**WHAT TO DO:**
A – Reproduce word for word the stretch of the forum tutorial on picking product photos that begins at "For the sixth" and stops after "the second image.".
B – Extend the forum tutorial on picking product photos, starting right after its final sentence.

*** EXTRACT PROVIDED Section Begins ***

Just like stated above, you will see many images of the Bit One photographed inside a car, on a table, on black carpet...etc. All those are garbage because of the low contrast and complicated backgrounds. They will be a major PITA in the upcoming steps to complete your diagram.

Ahhhhhhhhhh but look at the sixth photograph. It is a nice image of the Bit One, all by itself against a white background! SCORE!

Well almost.

Lets look closer. Now is the time to look at the information below each image.

For the sixth image....what is the file size? The file size is shown at 113k. This is okay. It will definitely work. But to further confirm this, look at the IMAGE size. The image size is the physical dimension of the photograph. In this case they are 800x480. NOW WE ARE TALKING. Now I know all of my criteria above is met. Well almost. I still do not know what the resolution of this image is (72 dpi? 300 dpi)? Well the only real way to know is to down load it and open it in your photo editing software.

I like this image and so I download it.

Before you leave this web page....lets look at one more image of the Bit One. It is always a good idea to download a few images....just in case one does not work for you in the end. But in this case I want you to look at another image to see a difference in image attributes (file size, etc).

Look at the second image.

Not only is it terrible because it is a black product in front of a black, complicated background, but its attributes are a little misleading. Its physical size is LARGER than the one we liked. But its FILE size is HALF the size of the one we liked. As you get better at this you will come to learn that this is a sure indicator that the RESOLUTION in image number 2 is much less quality than the one we liked and downloaded. So be on the look out for those indicators.

Now is the time to tell you that you can spend HOURS AND HOURS looking for good images on the net. Always use a variety of search terms that will yield different web pages. I have even had success at inserting the words "high resolution" along with my products with awesome results. Maybe luck? I dunno.

If you already know all of the model numbers and names of your products for your diagram, I think it more efficient use of time to download a ton of images first and then do the editing later. Just my opinion.

Now we have an image to work with so lets go to the next step.


----------



## ARCuhTEK

Open your photo editing software.

Here is CorelPHOTOPAINT with a blank screen:









Now open our new downloaded file.

*** EXTRACT PROVIDED Section Ends ***
*** SUPPLIED INFORMATION Section Begins ***

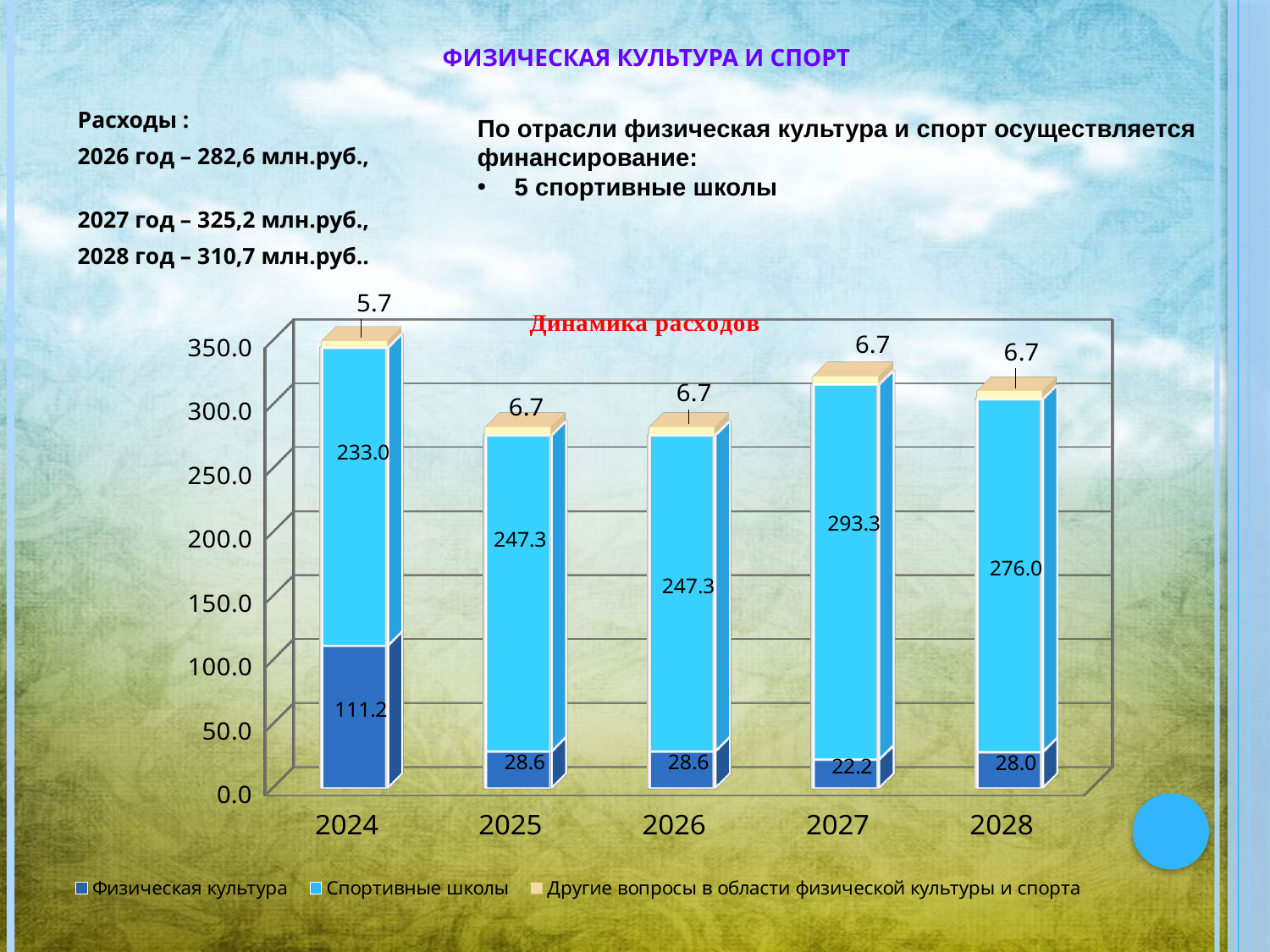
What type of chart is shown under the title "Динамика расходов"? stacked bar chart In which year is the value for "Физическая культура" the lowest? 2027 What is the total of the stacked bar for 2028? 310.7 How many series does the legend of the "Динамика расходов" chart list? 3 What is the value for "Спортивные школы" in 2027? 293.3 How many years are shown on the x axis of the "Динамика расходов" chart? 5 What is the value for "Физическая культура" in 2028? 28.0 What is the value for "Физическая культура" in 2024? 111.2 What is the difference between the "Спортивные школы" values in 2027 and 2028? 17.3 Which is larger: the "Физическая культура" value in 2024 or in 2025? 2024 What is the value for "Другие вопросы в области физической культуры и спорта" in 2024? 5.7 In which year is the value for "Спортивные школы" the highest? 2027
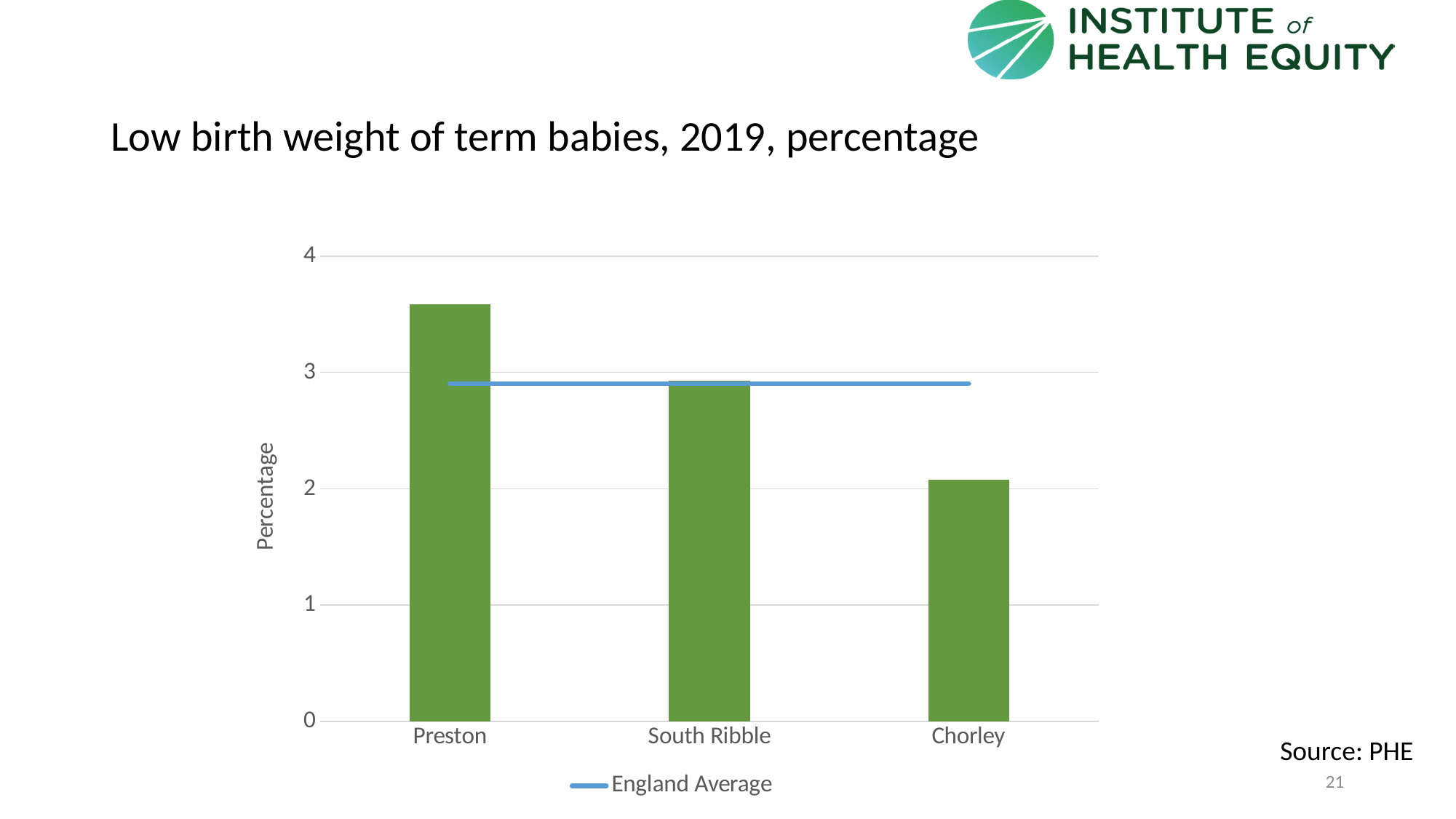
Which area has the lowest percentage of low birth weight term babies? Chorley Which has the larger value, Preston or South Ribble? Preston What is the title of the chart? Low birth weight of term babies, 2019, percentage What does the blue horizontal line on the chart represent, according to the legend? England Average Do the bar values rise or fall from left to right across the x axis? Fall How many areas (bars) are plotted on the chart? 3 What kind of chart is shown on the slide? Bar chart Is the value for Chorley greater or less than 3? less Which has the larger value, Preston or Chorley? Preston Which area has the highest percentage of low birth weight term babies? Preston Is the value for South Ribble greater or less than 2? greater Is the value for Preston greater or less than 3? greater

*** SUPPLIED INFORMATION Section Ends ***

**ANSWERS PER TASK:**
A –
For the sixth image....what is the file size? The file size is shown at 113k. This is okay. It will definitely work. But to further confirm this, look at the IMAGE size. The image size is the physical dimension of the photograph. In this case they are 800x480. NOW WE ARE TALKING. Now I know all of my criteria above is met. Well almost. I still do not know what the resolution of this image is (72 dpi? 300 dpi)? Well the only real way to know is to down load it and open it in your photo editing software.

I like this image and so I download it.

Before you leave this web page....lets look at one more image of the Bit One. It is always a good idea to download a few images....just in case one does not work for you in the end. But in this case I want you to look at another image to see a difference in image attributes (file size, etc).

Look at the second image.

B –
BOY OHHHHHHHHHHHHHHH BOY did we get lucky!!!!!

Check it out....do you see the checkerboard background behind the Bit One? Do you also see the dashed outline around the Bit One? The file we downloaded has what is known as a "mask"

To make clean diagram, you really want to separate the equipment from its background. THAT is why you want good quality images with lots of contrast. Because it makes it easy to trim off the unwanted parts of the image. In this case, the checkerboard background is a definite indicator that someone has already done the work for you....talk about time savings!

Wait...wait.

I cannot let you off the hook that easily. I have to show YOU how to trim a photo properly, because 9 times out of 10 you will have to do this exact step.

Trimming the background off is also known as "masking" it. It is also known as making the unwanted portions of the photograph transparent. You know how your local meteorologist stands in front of a blue background? Well that is to make it easier for the computer software to trim off the blue, and insert the image of your area behind him digitally. Here we need to do the same thing.

I am not going to take the time to teach you the every tool available to you in learning how to mask an object. There are tons of websites out there that give you very detailed instructions on how to do this....

But what I AM going to do is show you WHY. Remember our background in the page layout program?

Here is what the Bit One would have looked like if it did not already have a masked background:










Here is what it looks like with a masked background (just as we found it)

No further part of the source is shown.